__YOUR ASSIGNMENT__. Within the lines below, the span from the line with "Megaloceros, Cenozoic Mammal" to the line with "Photo of Orchid", both ends included, is to be reproduced exactly, with pictures omitted.

__INPUT FOR THIS TASK__.
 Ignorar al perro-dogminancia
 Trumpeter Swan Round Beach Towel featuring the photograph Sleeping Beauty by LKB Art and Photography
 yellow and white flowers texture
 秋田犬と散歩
==
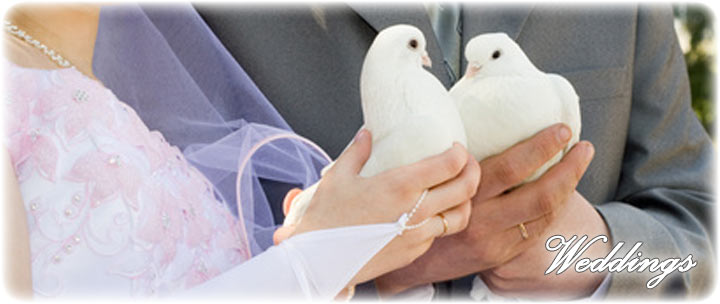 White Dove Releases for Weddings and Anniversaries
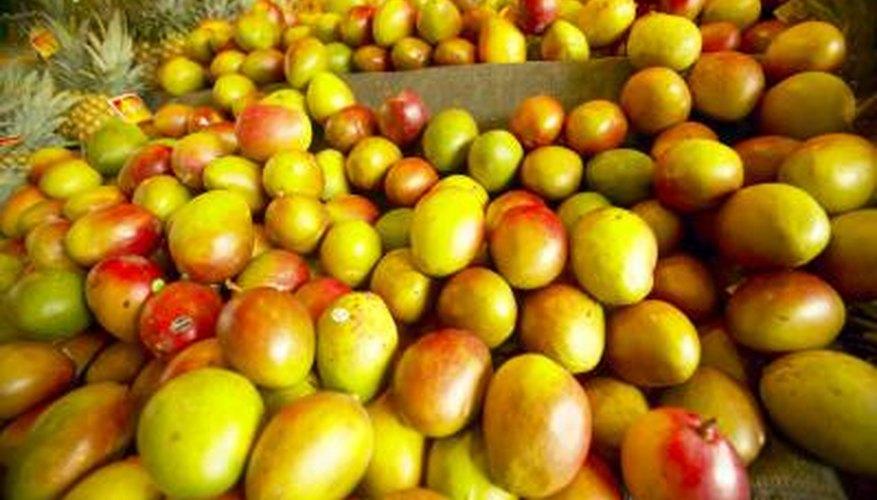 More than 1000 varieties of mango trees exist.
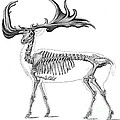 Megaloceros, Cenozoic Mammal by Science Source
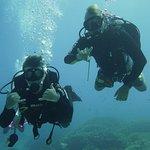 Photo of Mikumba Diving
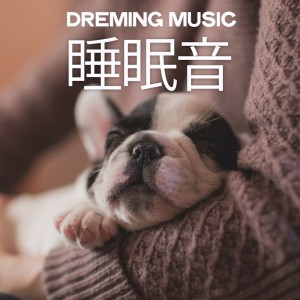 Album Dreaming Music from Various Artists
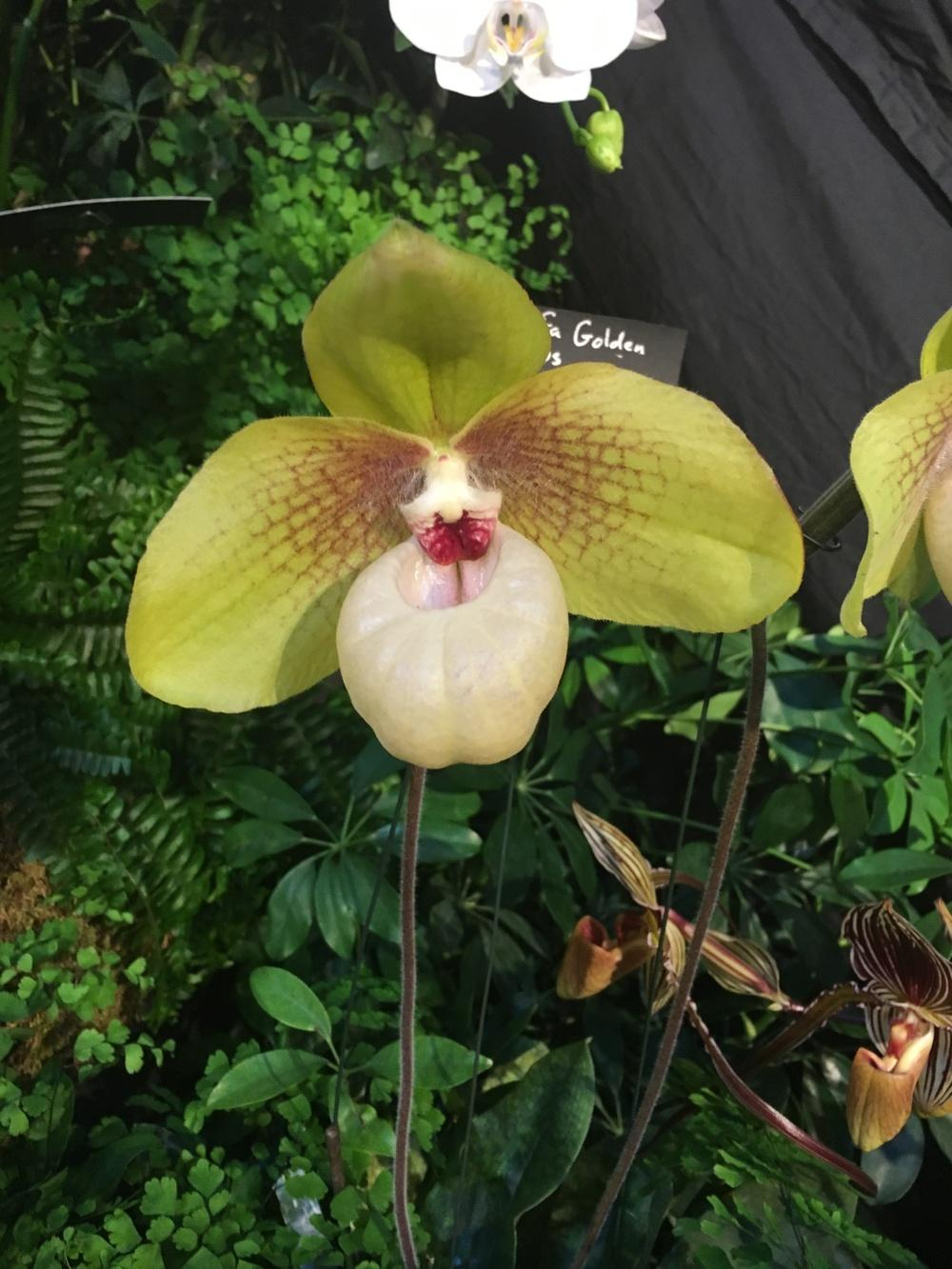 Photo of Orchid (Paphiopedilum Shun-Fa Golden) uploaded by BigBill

__EXERCISE RESPONSE__.
 Megaloceros, Cenozoic Mammal by Science Source
 Photo of Mikumba Diving
 Album Dreaming Music from Various Artists
 Photo of Orchid (Paphiopedilum Shun-Fa Golden) uploaded by BigBill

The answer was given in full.